J.J. Johnson Hi James,

I haven't read American Sniper by Chris Kyle, but I'll check it out.

I mean no disrespect with my "reservations" ~ which are that I'm a Quaker and a general peacenik; my "reservations" are of the (perhaps hopelessly) idealistic, "War isn't good", "Let's not hurt people" variety.

That said--- (1.) I admit I am a hypocrite in that I haven't made a total personal commitment to non-violence. This is in the sense that, God forbid, someone tried to hurt my family-- I doubt I would stand back and be passive! I would try to stop that motherfracker any way I could. (But I also don't go around picking fights.) So mine is, admittedly, more an idealistic than practical view. (And I know my idealism is granted, at least partly, from my privileged life of personal, non-war-zone, safety.)

(2) speaking as the person I am, with the experiences and life I'm in, I have a hard time imagining being a sniper. I can only imagine, obviously, but for me, there feels like a difference between preemptive sniping versus defending oneself in battle. I would be interested in your view on this? As I understand it, it takes a very specific profile of person to be a special ops operator. As for snipers, I can understand the logic of sniping, and I can accept that it might cost fewer lives in the long term, but when I try to put myself in an operator's boots ... I have a hard time. For me, it would be far too difficult to compartmentalize my emotions, my doubts, my nerves, my empathy, my own ideals, in order to make rational decisions. And

(3) I do live in the real world, and although I *can* envision nations and communities --with adequate resources-- one day NOT engaging in war, I know that's not how it is, now or in the past. I have no doubt that my own freedom and privilege is intricately connected to U.S. and allies soldiers' sacrifice, honor, and skills, from the American Revolution, WWII, through to the fight against Al Queda. I do my best not to take that for granted, and I respect it, even if I don't understand or agree with every aspect of it.

§

**TASK:** Write out, word for word, the part of the message to James that runs from "I haven't read" to "personal, non-war-zone, safety.)".

§

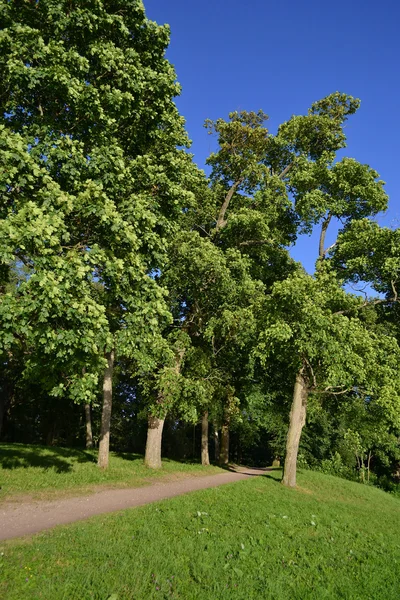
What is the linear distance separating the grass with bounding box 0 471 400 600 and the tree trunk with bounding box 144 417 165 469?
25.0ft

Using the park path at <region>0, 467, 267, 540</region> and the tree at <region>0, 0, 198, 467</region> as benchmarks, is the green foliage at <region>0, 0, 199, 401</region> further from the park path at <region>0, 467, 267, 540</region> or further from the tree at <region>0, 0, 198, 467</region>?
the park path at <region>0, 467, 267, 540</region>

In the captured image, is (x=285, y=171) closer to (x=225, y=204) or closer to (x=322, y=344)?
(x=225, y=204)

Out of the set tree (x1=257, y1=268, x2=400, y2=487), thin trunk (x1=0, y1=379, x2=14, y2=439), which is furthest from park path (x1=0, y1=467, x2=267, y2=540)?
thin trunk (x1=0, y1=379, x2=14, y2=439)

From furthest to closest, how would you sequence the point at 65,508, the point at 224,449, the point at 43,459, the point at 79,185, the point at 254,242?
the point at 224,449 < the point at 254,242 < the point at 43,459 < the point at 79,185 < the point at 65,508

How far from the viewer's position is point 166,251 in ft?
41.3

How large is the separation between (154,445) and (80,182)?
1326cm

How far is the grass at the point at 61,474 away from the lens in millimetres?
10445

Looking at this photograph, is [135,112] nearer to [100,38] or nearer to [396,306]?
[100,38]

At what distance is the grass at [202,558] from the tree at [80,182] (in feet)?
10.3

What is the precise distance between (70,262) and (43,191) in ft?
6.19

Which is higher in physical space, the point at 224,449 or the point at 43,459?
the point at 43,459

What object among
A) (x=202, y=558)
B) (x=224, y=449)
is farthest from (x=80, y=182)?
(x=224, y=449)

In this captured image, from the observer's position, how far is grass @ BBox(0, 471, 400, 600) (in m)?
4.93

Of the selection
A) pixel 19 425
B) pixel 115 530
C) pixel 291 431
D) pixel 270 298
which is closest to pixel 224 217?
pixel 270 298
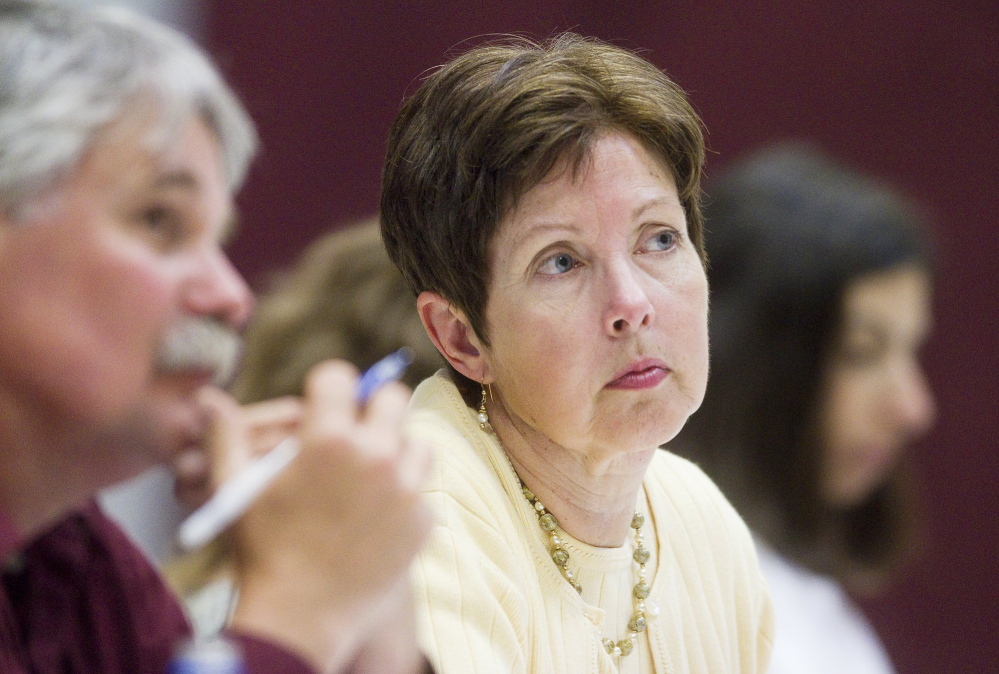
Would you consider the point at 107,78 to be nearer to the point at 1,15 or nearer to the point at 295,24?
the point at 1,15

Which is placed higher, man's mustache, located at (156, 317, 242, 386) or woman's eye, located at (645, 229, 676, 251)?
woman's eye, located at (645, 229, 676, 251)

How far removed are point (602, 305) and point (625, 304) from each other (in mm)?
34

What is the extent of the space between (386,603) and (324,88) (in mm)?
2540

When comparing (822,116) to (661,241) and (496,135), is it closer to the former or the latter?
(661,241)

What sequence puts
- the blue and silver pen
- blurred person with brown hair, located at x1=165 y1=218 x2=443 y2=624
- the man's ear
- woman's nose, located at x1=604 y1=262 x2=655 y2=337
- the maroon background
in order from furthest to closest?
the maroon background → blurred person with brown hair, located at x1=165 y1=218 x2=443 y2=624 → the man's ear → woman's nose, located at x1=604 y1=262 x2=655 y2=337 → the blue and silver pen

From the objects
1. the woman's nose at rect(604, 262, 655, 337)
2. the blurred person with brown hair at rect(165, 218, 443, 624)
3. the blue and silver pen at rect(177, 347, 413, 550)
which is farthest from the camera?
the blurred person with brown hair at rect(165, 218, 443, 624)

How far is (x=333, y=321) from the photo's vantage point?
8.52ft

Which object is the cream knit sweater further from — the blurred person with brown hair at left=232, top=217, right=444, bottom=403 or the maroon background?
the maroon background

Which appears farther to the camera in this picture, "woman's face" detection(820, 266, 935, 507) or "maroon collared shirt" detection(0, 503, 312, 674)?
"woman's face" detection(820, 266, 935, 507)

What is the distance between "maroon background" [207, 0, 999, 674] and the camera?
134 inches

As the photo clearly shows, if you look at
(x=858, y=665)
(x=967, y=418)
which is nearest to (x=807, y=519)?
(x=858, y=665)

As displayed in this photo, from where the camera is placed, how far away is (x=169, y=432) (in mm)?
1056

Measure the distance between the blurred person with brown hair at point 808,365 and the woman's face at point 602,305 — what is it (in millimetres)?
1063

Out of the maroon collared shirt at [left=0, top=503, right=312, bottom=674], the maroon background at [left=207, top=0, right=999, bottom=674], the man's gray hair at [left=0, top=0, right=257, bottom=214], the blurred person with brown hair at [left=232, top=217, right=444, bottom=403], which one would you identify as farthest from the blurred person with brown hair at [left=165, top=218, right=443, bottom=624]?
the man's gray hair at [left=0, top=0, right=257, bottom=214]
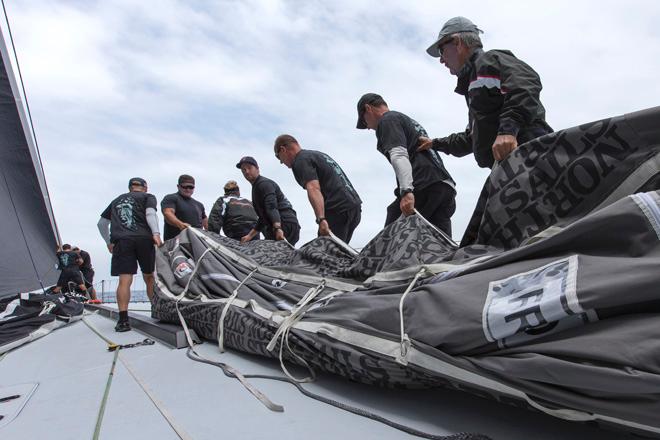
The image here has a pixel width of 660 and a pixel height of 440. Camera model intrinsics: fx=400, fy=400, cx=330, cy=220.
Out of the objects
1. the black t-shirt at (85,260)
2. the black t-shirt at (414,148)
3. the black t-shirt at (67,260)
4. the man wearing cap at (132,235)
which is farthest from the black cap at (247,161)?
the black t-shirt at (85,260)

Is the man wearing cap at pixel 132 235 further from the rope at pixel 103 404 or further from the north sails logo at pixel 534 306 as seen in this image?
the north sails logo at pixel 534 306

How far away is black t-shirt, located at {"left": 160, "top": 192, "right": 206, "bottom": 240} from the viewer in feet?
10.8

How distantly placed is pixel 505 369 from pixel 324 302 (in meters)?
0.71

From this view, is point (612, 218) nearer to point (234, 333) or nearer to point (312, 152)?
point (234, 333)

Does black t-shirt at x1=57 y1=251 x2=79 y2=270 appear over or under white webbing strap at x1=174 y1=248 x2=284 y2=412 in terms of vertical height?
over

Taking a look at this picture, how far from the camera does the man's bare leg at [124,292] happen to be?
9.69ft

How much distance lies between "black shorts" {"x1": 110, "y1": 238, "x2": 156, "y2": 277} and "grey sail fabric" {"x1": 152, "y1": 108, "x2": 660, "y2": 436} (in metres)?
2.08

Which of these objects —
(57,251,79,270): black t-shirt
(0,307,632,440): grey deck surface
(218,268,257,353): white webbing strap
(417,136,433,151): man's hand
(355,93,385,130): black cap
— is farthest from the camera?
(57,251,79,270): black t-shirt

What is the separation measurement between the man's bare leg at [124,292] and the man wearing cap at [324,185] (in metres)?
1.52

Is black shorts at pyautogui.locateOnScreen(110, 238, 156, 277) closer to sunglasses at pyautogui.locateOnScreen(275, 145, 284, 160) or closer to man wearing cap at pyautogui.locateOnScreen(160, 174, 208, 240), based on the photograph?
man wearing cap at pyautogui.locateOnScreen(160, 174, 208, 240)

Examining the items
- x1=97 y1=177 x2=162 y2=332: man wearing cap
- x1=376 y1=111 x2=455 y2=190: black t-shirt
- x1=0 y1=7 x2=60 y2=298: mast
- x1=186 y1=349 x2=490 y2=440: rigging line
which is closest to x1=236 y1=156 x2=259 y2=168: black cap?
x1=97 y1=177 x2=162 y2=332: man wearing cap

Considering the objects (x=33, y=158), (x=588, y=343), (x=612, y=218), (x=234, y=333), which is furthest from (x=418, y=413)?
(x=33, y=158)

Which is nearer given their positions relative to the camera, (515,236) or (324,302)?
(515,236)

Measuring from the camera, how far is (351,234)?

§

**RESPONSE BELOW:**
I haven't read American Sniper by Chris Kyle, but I'll check it out.

I mean no disrespect with my "reservations" ~ which are that I'm a Quaker and a general peacenik; my "reservations" are of the (perhaps hopelessly) idealistic, "War isn't good", "Let's not hurt people" variety.

That said--- (1.) I admit I am a hypocrite in that I haven't made a total personal commitment to non-violence. This is in the sense that, God forbid, someone tried to hurt my family-- I doubt I would stand back and be passive! I would try to stop that motherfracker any way I could. (But I also don't go around picking fights.) So mine is, admittedly, more an idealistic than practical view. (And I know my idealism is granted, at least partly, from my privileged life of personal, non-war-zone, safety.)